Extract the stretch from the line containing "From the visual" through the end of the records, copying every line word for word.

[Spatial reasoning dataset excerpts]
>>>
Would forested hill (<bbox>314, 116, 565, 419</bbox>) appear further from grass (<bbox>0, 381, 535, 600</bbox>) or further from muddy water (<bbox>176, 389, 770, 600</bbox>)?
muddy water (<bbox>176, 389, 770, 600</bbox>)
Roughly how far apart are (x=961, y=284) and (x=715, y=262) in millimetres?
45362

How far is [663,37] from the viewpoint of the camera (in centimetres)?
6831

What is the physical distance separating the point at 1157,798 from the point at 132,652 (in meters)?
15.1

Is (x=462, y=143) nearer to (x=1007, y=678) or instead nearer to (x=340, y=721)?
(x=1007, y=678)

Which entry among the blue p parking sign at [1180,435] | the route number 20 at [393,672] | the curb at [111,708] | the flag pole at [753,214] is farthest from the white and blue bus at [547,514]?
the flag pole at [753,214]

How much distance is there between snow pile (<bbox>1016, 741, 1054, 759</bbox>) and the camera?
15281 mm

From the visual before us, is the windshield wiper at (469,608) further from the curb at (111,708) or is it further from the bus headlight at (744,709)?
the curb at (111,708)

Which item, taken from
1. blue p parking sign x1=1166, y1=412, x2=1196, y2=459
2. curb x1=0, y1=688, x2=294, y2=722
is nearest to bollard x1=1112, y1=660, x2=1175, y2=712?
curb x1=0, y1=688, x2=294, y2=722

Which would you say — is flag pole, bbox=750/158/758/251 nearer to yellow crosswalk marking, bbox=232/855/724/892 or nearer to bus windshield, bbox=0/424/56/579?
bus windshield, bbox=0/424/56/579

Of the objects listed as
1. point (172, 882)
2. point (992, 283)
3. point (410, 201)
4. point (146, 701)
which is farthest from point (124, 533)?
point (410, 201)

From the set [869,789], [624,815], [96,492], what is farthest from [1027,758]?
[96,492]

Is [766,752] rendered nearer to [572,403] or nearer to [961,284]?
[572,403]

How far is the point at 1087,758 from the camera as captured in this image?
<<<
## SOLUTION FOR THIS TASK
From the visual before us, is the windshield wiper at (469,608) further from the curb at (111,708) or is it further from the bus headlight at (744,709)?
the curb at (111,708)

Which item, taken from
1. blue p parking sign x1=1166, y1=412, x2=1196, y2=459
2. curb x1=0, y1=688, x2=294, y2=722
is nearest to bollard x1=1112, y1=660, x2=1175, y2=712?
curb x1=0, y1=688, x2=294, y2=722

Which would you say — is flag pole, bbox=750/158/758/251 nearer to yellow crosswalk marking, bbox=232/855/724/892 or nearer to bus windshield, bbox=0/424/56/579?
bus windshield, bbox=0/424/56/579

Of the objects listed as
1. point (172, 882)
2. point (992, 283)
3. point (410, 201)
4. point (146, 701)
which is farthest from point (124, 533)?
point (410, 201)

From the set [869,789], [624,815], [96,492], what is farthest from [1027,758]?
[96,492]

Is [766,752] rendered nearer to [572,403] or nearer to [961,284]?
[572,403]

How far is the point at 1087,758 from the camera as captured in this image?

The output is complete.